**USING THE INFORMATION:**
1. Answer these questions about the CVDP Benchmark text:
(a) On which platform is the CVDP Benchmark dataset available?
(b) How many datapoints were left out of the initial public release?
(c) Which organization is adopting CVDP into its LLM Benchmarking Coalition?
2. Rewrite the CVDP Benchmark text from "Paper: For detailed" to "out to discuss.", substituting "paper" for "preprint".
3. Continue the CVDP Benchmark text from the point where it stops.

The CVDP Benchmark is a framework for evaluating LLM and agent solutions on hardware verification challenges.
Dataset: The CVDP Benchmark dataset is available on Hugging Face at 🤗 nvidia/cvdp-benchmark-dataset.
Paper: For detailed methodology and evaluation results, see our arXiv preprint: Comprehensive Verilog Design Problems: A Next-Generation Benchmark Dataset for Evaluating Large Language Models and Agents on RTL Design and Verification.
Dataset Notes: The dataset published on Hugging Face contains the vast majority of evaluation problems discussed in the preprint. Twenty datapoints were omitted from the initial public release release due to test harness issues and licensing restrictions. Additionally, we excluded the reference solutions—'output' for non-agentic and 'patch' for agentic—from the initial dataset release to help mitigate data contamination. We hope to make these available in the future; if you have an immediate need, please feel free to reach out to discuss.
New LLM Benchmarking Coalition: The Silicon Integration Initiative (Si2) is adopting CVDP into their newly launched LLM Benchmarking Coalition (LBC), where industry and academic members work together to improve benchmarking and expedite the development of high-quality large language models for semiconductor design problems. The coalition builds upon CVDP by extending problems to cover new categories and design domains, refining benchmarking metrics, and maintaining a leaderboard. Learn more at Si2 LLM Benchmarking Coalition.

**STORED DATA:**
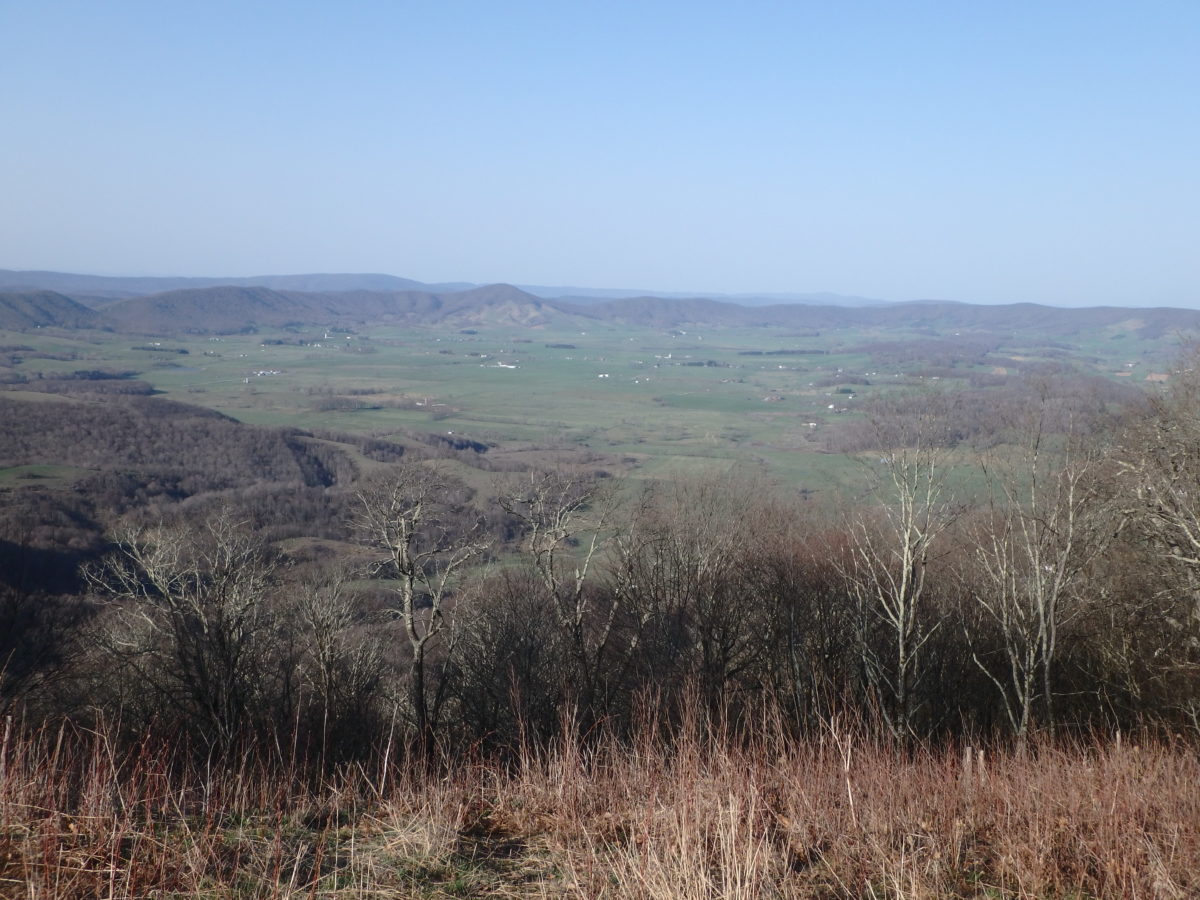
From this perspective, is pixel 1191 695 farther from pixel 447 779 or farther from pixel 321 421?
pixel 321 421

**ANSWERS:**
1.
(a) Hugging Face, at nvidia/cvdp-benchmark-dataset.
(b) Twenty.
(c) The Silicon Integration Initiative (Si2).

2.
Paper: For detailed methodology and evaluation results, see our arXiv paper: Comprehensive Verilog Design Problems: A Next-Generation Benchmark Dataset for Evaluating Large Language Models and Agents on RTL Design and Verification.
Dataset Notes: The dataset published on Hugging Face contains the vast majority of evaluation problems discussed in the paper. Twenty datapoints were omitted from the initial public release release due to test harness issues and licensing restrictions. Additionally, we excluded the reference solutions—'output' for non-agentic and 'patch' for agentic—from the initial dataset release to help mitigate data contamination. We hope to make these available in the future; if you have an immediate need, please feel free to reach out to discuss.

3.
Python 3.12 is recommended for optimal compatibility.
Docker CE (Community Edition) with a recent version is required:
- Install Docker CE from https://docs.docker.com/get-docker/
- Add your user to the docker group to run Docker without sudo permissions:
# Add current user to docker group sudo usermod -aG docker $USER # Log out and back in, or restart your session # Verify Docker works without sudo: docker --version
1. Create a virtual environment (recommended):
# Create virtual environment
python -m venv cvdp_env
# Activate virtual environment
# On Linux/macOS:
source cvdp_env/bin/activate
# On Windows:
cvdp_env\Scripts\activate
2. Install Python dependencies:
pip install -r requirements.txt
3. Configure environment variables:
cp .env.example .env
# Edit .env with your OpenAI API key:
# OPENAI_USER_KEY=your_api_key_here
Evaluate language models via direct API calls on example problems:
1. Test golden reference solutions first:
# Run golden solutions to verify test harness works
./run_benchmark.py -f example_dataset/cvdp_v1.0.1_example_nonagentic_code_generation_no_commercial_with_solutions.jsonl
# Check results - should show 100% pass rate
cat work/report.txt
2. Multi-sample evaluation (recommended - no-commercial dataset):
# Run 5 samples for statistical reliability with Pass@1 (requires OPENAI_USER_KEY)
./run_samples.py -f example_dataset/cvdp_v1.0.1_example_nonagentic_code_generation_no_commercial_with_solutions.jsonl -l -m gpt-4o-mini -n 5 -k 1 -p work_composite
# Check results in composite_report.txt
cat work_composite/composite_report.txt
3. Single run with LLM (no-commercial dataset):
# Same dataset with LLM evaluation (requires OPENAI_USER_KEY)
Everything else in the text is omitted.